Risk homeostasis is best demonstrated by a famous experiment called the Munich taxi experiment conducted in the 1980s. A taxi company had to reduce their accidents or pay more for insurance.

So they installed anti-lock braking systems on one-half their fleet. To their surprise, the accident rate didn’t drop. In fact, over the three-year period of the experiment accidents actually increased slightly in the cars with ABS brakes.

It seemed like the drivers in safer cars were taking more risks. To find out, they hired expert observers to monitor driver habits such as speed, lane changes and so on. The drivers didn’t know that their passengers were paid observers and the observers didn’t know which cars had ABS – a classic double-blind experiment.

Sure enough, the observers found that taxi drivers increased risky driving behaviour: they maintained a constant risk.

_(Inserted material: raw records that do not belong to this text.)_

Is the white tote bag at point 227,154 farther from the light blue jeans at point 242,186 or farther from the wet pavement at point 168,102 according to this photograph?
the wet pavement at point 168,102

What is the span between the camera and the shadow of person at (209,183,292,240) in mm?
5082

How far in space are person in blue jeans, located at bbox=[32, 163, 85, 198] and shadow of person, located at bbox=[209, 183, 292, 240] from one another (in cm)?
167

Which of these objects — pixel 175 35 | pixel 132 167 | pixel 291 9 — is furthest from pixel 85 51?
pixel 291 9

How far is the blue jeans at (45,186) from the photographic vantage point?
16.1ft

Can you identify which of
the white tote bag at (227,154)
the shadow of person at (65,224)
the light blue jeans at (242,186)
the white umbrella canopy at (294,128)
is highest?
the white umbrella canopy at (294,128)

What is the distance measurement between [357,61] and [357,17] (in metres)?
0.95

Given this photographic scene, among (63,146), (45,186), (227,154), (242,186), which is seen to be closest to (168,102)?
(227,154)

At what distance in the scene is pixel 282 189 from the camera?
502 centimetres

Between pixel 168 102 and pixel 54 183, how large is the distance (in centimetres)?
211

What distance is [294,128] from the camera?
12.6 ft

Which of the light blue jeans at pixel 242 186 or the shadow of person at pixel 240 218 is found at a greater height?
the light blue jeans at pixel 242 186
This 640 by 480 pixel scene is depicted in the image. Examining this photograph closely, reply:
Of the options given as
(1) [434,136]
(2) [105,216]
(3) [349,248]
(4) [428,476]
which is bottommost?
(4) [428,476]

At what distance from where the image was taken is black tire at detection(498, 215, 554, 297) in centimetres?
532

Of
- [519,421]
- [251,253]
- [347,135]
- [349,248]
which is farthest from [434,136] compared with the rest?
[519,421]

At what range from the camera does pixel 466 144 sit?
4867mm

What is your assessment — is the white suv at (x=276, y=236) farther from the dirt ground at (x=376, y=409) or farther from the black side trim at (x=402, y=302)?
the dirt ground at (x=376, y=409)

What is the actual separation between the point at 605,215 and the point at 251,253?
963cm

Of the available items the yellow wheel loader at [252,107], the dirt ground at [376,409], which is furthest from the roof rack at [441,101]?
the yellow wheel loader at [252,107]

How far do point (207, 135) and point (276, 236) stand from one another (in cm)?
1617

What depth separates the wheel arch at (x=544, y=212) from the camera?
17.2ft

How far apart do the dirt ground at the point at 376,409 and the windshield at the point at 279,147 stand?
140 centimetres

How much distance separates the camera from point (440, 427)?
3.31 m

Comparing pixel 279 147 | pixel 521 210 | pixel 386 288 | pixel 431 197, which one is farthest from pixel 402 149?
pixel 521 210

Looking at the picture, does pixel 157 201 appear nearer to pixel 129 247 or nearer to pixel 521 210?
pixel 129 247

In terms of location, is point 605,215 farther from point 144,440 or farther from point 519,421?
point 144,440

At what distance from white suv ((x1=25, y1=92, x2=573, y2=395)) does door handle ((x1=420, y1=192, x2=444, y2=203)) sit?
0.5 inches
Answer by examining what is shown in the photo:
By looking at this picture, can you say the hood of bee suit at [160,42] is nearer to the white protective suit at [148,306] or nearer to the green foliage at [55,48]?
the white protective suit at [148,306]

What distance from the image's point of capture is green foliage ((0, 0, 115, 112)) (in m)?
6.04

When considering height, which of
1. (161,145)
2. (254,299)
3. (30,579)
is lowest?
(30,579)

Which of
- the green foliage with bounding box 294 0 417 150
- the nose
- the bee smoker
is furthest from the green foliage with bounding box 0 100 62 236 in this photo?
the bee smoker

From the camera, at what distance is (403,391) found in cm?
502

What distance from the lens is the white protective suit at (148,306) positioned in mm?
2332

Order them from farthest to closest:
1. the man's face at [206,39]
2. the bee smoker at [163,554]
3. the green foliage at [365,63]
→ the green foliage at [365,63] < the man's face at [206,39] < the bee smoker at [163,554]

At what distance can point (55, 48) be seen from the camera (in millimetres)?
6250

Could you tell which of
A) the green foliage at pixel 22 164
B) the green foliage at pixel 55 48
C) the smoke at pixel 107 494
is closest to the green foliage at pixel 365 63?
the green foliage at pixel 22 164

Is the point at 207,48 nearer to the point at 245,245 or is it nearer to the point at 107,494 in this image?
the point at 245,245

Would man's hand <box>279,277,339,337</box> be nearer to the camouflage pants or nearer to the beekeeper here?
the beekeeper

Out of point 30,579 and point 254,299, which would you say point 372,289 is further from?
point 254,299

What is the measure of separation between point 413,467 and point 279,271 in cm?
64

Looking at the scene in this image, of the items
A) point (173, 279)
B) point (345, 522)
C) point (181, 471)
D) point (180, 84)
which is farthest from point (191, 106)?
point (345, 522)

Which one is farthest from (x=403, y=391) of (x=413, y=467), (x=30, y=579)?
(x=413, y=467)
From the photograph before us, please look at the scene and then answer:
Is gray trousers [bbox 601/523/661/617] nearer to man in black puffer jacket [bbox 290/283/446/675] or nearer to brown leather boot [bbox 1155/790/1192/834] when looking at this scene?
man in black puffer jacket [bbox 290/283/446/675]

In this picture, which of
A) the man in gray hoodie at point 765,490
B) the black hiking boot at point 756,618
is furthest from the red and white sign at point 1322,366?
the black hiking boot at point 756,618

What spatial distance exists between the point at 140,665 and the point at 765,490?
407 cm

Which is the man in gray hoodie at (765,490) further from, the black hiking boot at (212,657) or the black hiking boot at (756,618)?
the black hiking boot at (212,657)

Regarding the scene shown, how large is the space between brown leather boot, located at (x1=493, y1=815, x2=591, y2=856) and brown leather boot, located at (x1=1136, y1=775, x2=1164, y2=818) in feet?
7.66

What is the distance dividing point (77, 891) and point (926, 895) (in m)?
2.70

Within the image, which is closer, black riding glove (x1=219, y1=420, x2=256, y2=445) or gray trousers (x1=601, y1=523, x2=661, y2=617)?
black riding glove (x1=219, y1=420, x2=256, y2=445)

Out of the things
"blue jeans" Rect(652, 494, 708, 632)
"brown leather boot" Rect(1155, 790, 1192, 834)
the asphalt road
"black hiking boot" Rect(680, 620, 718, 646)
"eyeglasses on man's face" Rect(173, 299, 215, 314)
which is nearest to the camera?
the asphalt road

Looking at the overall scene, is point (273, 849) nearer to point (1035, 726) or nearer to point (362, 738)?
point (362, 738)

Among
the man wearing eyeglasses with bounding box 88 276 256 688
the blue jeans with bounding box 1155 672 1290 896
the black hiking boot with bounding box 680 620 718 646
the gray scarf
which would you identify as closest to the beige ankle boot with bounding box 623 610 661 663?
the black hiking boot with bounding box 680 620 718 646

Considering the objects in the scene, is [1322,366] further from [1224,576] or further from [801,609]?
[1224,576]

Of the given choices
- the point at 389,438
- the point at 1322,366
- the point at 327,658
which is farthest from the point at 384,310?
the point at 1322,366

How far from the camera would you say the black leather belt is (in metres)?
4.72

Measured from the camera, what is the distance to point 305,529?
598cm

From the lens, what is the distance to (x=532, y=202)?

In frustration, the taxi company decided to try a different approach. They told drivers that they would be financially responsible for damaged cars. Then the number of accidents went down.

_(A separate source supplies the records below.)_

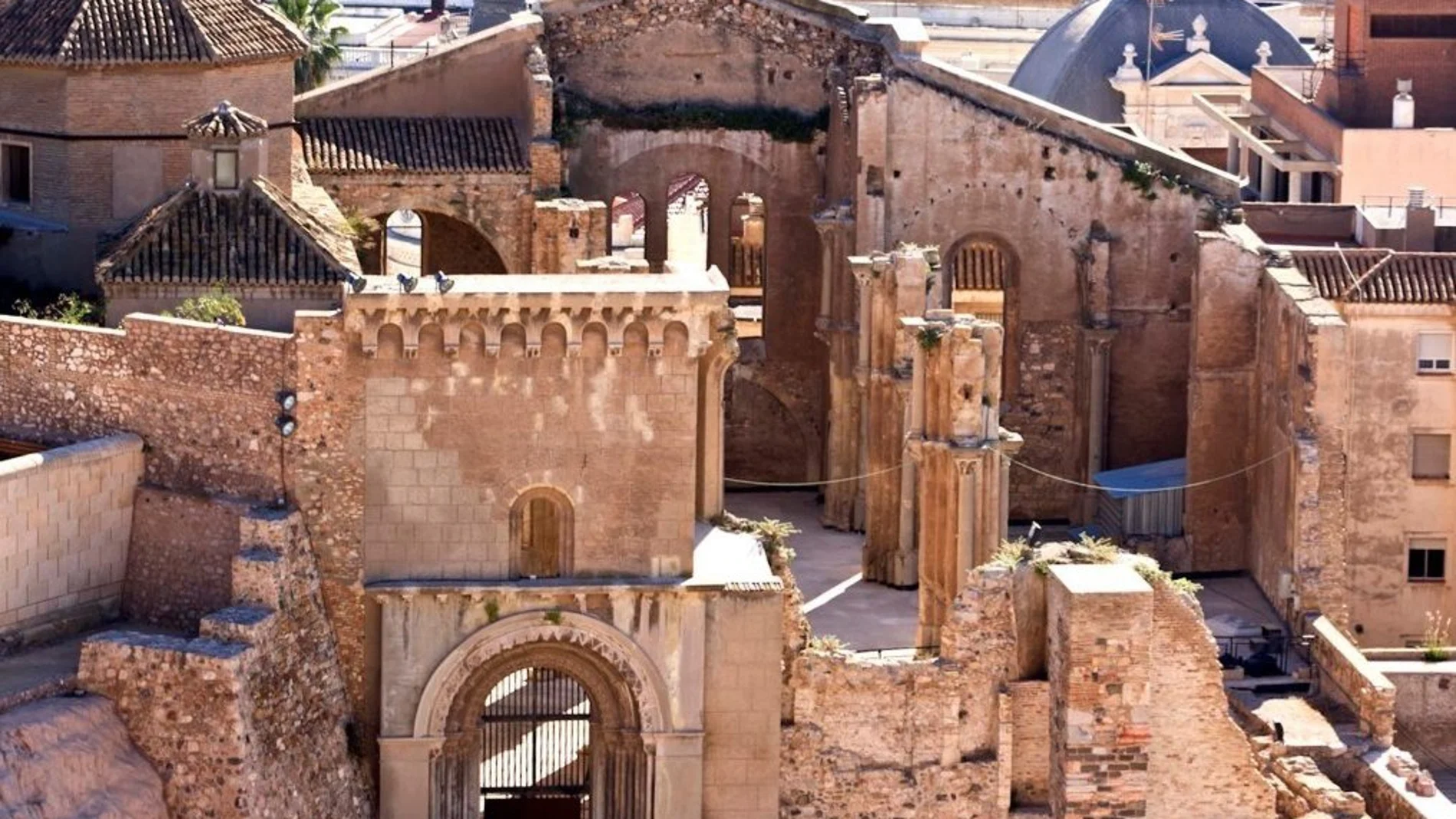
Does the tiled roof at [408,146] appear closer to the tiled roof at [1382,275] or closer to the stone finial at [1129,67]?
the tiled roof at [1382,275]

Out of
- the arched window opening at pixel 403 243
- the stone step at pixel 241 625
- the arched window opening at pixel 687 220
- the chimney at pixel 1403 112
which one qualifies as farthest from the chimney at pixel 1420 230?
the stone step at pixel 241 625

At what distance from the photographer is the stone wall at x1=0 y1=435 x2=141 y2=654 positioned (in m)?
57.3

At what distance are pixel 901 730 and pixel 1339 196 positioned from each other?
90.9 ft

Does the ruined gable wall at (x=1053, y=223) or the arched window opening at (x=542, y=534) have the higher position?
the ruined gable wall at (x=1053, y=223)

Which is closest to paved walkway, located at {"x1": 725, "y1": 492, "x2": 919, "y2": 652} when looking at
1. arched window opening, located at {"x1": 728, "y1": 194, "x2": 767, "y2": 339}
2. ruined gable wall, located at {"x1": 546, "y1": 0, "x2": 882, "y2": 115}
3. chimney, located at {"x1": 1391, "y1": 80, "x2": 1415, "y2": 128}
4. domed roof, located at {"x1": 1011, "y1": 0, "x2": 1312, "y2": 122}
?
ruined gable wall, located at {"x1": 546, "y1": 0, "x2": 882, "y2": 115}

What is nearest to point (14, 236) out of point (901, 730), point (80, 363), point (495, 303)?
point (80, 363)

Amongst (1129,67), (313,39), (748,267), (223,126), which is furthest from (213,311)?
(1129,67)

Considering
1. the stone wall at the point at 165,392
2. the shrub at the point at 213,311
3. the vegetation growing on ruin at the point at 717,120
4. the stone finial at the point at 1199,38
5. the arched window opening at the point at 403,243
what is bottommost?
the stone wall at the point at 165,392

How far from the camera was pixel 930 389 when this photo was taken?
65250mm

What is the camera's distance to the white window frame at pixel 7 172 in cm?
6775

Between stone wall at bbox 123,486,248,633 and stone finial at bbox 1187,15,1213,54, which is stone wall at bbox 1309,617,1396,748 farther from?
stone finial at bbox 1187,15,1213,54

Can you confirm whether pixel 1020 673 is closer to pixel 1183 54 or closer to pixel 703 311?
pixel 703 311

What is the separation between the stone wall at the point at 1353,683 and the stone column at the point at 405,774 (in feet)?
49.4

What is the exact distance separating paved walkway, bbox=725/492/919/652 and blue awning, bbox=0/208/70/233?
13.0 metres
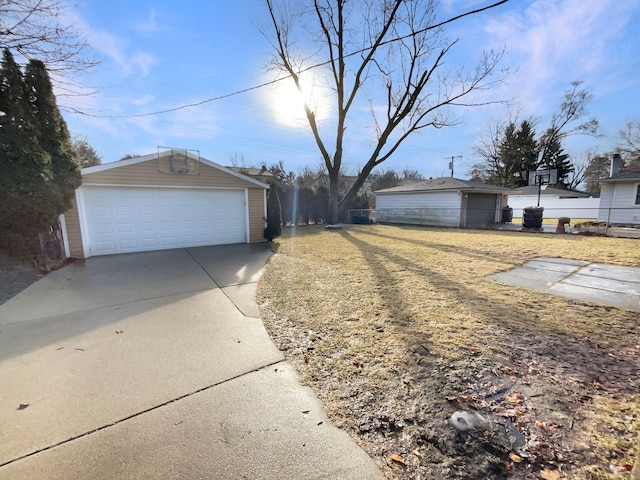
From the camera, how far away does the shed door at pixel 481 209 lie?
1639 centimetres

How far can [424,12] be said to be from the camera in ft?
40.1

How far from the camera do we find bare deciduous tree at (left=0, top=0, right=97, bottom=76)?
5781 millimetres

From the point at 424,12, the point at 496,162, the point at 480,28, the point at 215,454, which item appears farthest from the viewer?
the point at 496,162

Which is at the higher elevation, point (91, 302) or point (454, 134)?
point (454, 134)

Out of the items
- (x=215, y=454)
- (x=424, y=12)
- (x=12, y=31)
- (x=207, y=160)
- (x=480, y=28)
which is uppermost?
(x=424, y=12)

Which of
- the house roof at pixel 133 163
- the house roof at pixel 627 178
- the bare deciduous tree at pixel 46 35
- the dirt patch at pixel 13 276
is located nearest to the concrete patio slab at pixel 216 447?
the dirt patch at pixel 13 276

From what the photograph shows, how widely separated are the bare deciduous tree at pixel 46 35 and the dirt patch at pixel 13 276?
4588mm

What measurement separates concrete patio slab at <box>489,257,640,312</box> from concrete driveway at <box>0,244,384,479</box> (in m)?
4.49

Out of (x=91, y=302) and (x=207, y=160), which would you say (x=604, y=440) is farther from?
(x=207, y=160)

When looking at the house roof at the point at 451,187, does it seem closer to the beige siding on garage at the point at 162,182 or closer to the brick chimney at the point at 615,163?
the brick chimney at the point at 615,163

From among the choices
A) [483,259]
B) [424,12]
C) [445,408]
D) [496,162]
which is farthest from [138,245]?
[496,162]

Risk homeostasis is not a conscious decision but rather an intuitive calculation involving costs and rewards, including the cost of car repairs due to accidents and fines from traffic violations. Think of the calculation this way, says Prof. Wilde: “You set your thermostat such that there is a balance between comfort and cost of energy.”

Based on this psychology, increased driver fines will reduce distracted driving. But since looking away from the road is pretty drastic, there must be something beyond risk homeostasis.

When air bags were introduced into cars, drivers drove faster as explained by risk homeostasis –safer cars, riskier driving. What doesn’t add up is that the death rate to pedestrians and bicyclists went up. Yet, knowing that, drivers didn’t slow down. It seems like the risk to others was not part of the calculation. If it were, drivers would have slowed down.

Drivers who text and drive do so because it doesn’t appreciably increase their risk. Air bags, ABS brakes, seat belts and impact-absorbent car bodies reduce the risk to drivers but not to vulnerable people outside the car.

Add to that sound-proofing, cruise control, comfortable seats, deluxe sound systems, and drivers are easily lulled into a false sense of the degree of attention required while hurtling down the road in a two-tonne iron shell. Driving becomes secondary to fiddling with the radio, texting on their phones, applying makeup or rummaging through the glovebox.